-- PASSAGE PROVIDED follows --

GOLD CORPORATION
CORPORATE DISCLOSURE POLICY
1. PURPOSE OF THIS POLICY
The purpose of this corporate disclosure policy (the "Policy") is to summarize Reunion Gold Corporation ("Reunion") corporate disclosure and communication practices and to provide guidance to the directors and officers and certain employees and consultants of Reunion and its subsidiaries (together with Reunion, the "Company") who may, from time to time, possess confidential information.
The objectives are (i) for the Company to make timely, informative and accurate disclosure of material information, (ii) prevent disclosure of such material information being made on a selective basis and (iii) provide guidance to the Company's directors, officers and employees to preserve the confidentiality of undisclosed material information.
Any questions regarding this Policy should be addressed to a member of the Disclosure Committee.
2. APPLICATION OF THIS POLICY
This Policy applies to all directors, officers, employees and certain consultants of the Company, as well as those persons authorized to speak on behalf of Reunion.
This Policy covers disclosure in documents filed with the securities regulators and written letters to shareholders, presentations by senior management, information contained on the Company's website and other electronic communications. It also covers any oral communication with the public in general, including investors, brokers, analysts, interviews with the media as well as speeches, press conferences, conference calls and webcasts.

-- PASSAGE PROVIDED concluded --

### EXERCISE INSTRUCTIONS
**A)** In the disclosure policy, who should receive any questions about the policy?
**B)** Reproduce the disclosure policy word for word, starting with "2. APPLICATION OF" and going on through "calls and webcasts.".
The stored data entries are separate material, unconnected to the disclosure policy.

-- EXTRACTED RECORDS follows --

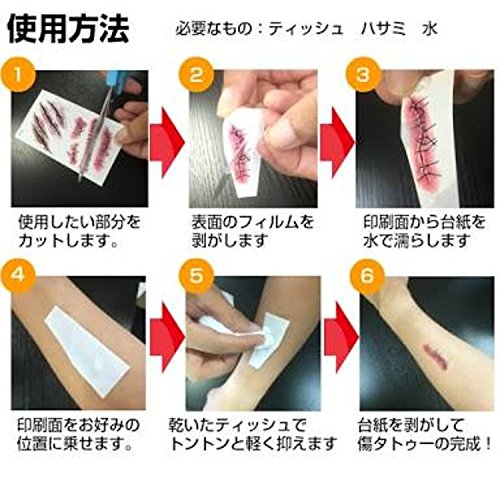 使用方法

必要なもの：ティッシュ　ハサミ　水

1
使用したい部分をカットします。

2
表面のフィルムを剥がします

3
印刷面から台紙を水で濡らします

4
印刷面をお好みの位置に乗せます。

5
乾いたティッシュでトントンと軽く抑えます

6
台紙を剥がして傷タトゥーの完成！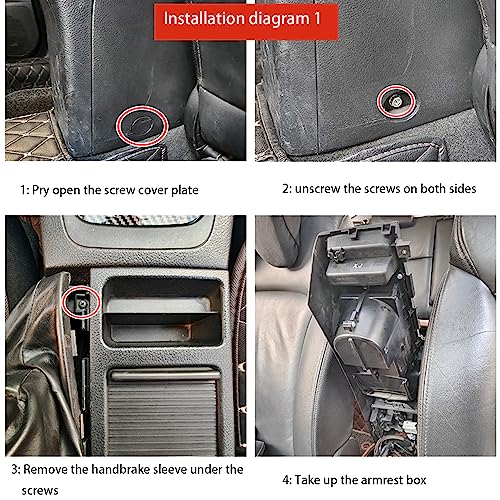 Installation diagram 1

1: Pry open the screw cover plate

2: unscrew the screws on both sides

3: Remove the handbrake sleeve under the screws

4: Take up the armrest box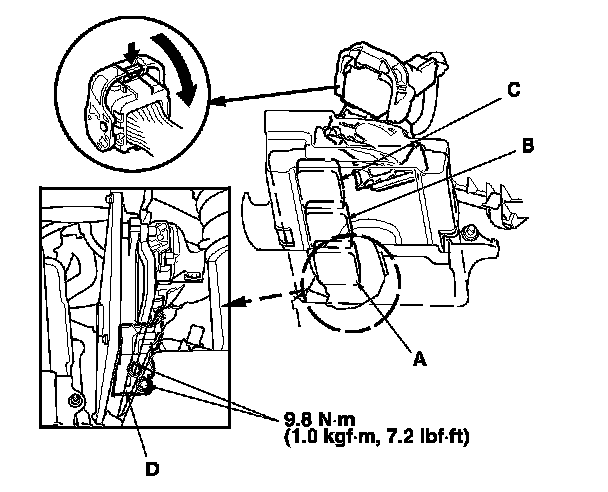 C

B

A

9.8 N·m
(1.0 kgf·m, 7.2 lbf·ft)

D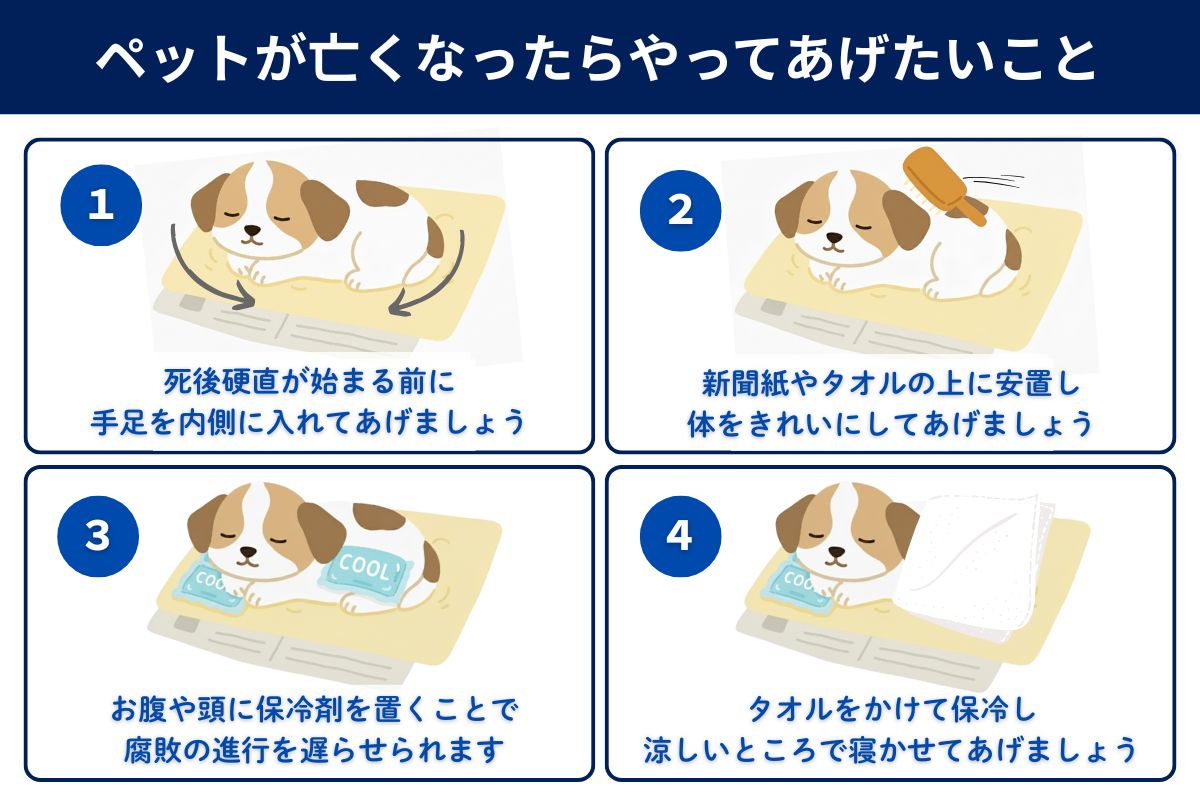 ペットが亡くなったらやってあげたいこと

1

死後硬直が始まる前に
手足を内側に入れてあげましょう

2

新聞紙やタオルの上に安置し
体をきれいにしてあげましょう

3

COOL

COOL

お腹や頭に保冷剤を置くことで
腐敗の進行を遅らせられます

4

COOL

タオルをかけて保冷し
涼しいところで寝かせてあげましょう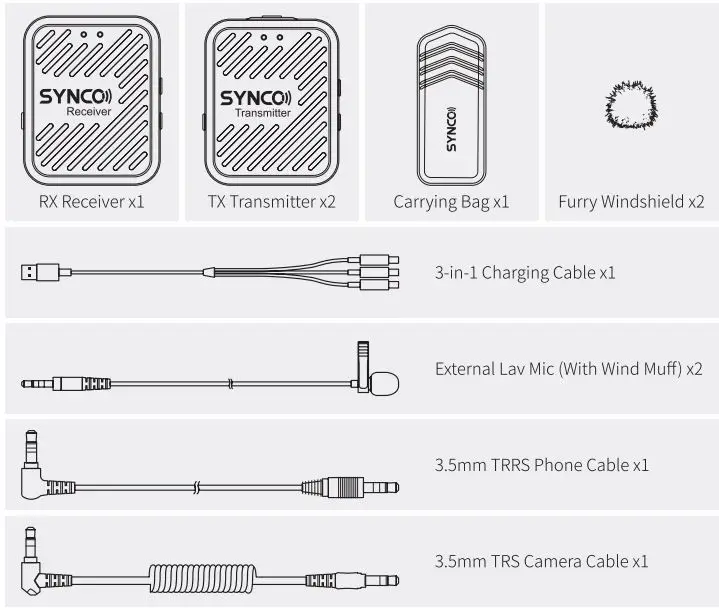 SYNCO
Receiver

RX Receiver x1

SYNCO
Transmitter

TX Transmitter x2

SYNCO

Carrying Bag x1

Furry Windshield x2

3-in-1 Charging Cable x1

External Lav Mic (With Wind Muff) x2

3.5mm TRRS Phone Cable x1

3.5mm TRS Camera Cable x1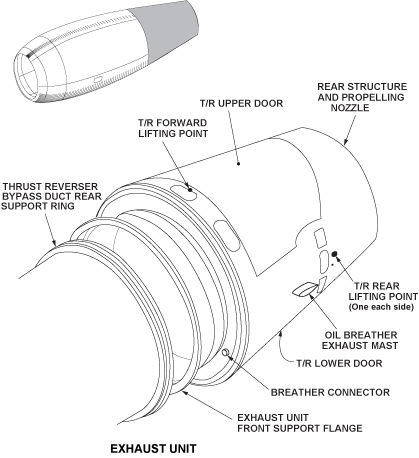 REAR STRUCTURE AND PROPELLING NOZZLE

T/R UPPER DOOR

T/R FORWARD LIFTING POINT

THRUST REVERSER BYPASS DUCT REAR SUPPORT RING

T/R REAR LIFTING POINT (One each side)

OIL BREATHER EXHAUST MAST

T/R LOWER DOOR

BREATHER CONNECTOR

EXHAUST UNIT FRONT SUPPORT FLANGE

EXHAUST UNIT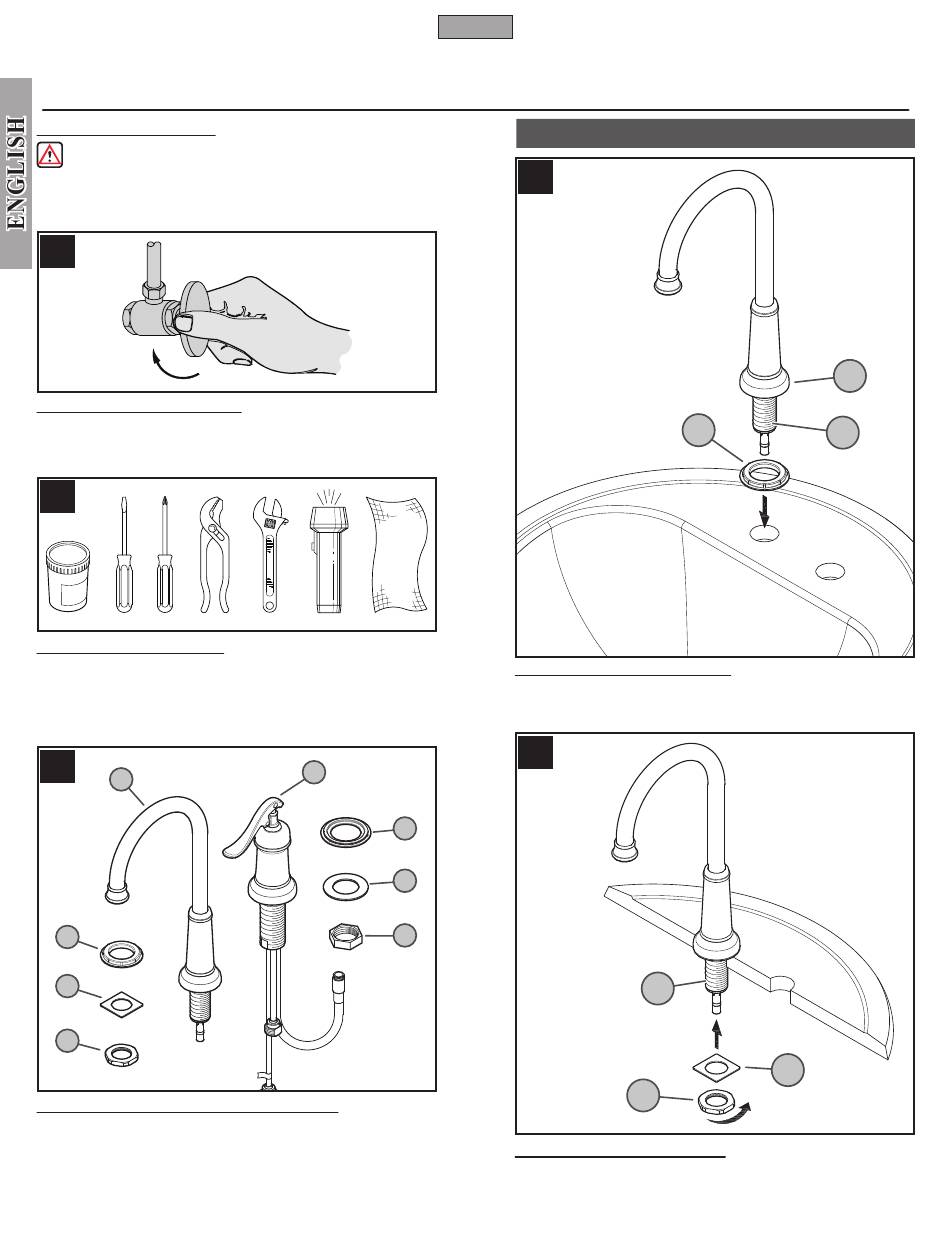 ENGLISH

-- EXTRACTED RECORDS concluded --

### ANSWERS BY TASK
**A)** A member of the Disclosure Committee.

**B)**
2. APPLICATION OF THIS POLICY
This Policy applies to all directors, officers, employees and certain consultants of the Company, as well as those persons authorized to speak on behalf of Reunion.
This Policy covers disclosure in documents filed with the securities regulators and written letters to shareholders, presentations by senior management, information contained on the Company's website and other electronic communications. It also covers any oral communication with the public in general, including investors, brokers, analysts, interviews with the media as well as speeches, press conferences, conference calls and webcasts.